▶ Exercise
Copy out everything in the records below from the line containing "How far is each" down to the line containing "41 centimetres", including both of those lines.
## begin
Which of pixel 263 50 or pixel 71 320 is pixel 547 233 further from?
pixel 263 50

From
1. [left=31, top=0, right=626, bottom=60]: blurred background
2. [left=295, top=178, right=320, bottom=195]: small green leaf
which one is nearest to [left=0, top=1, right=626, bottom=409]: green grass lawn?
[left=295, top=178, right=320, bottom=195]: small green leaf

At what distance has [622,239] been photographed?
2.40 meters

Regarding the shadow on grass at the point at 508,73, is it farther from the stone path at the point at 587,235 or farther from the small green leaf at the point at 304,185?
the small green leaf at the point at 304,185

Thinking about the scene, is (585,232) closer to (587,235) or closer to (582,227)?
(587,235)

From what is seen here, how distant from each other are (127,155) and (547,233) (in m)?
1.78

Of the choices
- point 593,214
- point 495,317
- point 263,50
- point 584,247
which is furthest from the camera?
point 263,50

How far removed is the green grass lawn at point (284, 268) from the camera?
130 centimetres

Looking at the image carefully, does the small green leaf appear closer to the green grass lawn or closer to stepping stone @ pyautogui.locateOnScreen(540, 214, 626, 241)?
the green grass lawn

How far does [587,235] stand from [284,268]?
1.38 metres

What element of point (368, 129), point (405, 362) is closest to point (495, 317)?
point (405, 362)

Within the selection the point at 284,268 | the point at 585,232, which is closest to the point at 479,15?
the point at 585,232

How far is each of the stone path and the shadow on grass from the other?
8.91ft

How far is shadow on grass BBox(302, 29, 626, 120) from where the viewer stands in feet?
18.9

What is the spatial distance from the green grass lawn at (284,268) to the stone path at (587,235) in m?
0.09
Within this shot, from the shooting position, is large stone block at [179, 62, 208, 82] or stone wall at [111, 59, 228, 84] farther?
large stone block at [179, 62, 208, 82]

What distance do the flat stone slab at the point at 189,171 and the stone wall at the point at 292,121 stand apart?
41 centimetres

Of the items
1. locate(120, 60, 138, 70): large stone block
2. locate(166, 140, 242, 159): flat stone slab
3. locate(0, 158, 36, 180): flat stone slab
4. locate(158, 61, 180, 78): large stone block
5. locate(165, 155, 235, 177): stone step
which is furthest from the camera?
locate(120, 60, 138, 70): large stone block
## end
## begin
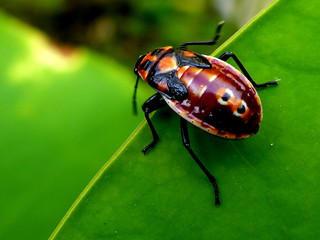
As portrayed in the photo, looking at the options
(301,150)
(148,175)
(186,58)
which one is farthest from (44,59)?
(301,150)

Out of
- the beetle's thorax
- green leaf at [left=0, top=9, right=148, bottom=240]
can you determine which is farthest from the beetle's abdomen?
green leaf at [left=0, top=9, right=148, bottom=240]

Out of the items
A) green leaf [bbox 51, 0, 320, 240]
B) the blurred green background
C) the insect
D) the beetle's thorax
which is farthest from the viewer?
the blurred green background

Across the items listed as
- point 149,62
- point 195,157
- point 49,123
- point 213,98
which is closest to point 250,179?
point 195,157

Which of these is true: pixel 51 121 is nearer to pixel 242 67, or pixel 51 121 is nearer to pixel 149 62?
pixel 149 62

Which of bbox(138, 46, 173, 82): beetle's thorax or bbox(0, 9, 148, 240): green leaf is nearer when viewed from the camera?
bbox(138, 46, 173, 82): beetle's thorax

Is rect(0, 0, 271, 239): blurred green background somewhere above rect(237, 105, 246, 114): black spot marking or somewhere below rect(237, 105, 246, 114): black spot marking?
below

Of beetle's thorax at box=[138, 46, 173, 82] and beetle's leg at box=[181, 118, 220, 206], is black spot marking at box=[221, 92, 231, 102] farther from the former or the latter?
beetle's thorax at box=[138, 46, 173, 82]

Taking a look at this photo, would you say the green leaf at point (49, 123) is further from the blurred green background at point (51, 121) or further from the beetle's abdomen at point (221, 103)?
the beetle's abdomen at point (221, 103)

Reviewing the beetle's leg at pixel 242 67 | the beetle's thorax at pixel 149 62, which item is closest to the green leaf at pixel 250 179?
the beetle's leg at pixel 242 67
## end
▶ Response to this exercise
How far is each of the stone path and the shadow on grass from the other?
8.91ft

How far is shadow on grass BBox(302, 29, 626, 120) from where the viewer stands in feet?
18.9

What is the spatial distance from the green grass lawn at (284,268) to the stone path at (587,235) in m?
0.09
Within this shot, from the shooting position, is large stone block at [179, 62, 208, 82] or stone wall at [111, 59, 228, 84] farther?
large stone block at [179, 62, 208, 82]

What distance do the flat stone slab at the point at 189,171 and the stone wall at the point at 292,121 stand apart?
41 centimetres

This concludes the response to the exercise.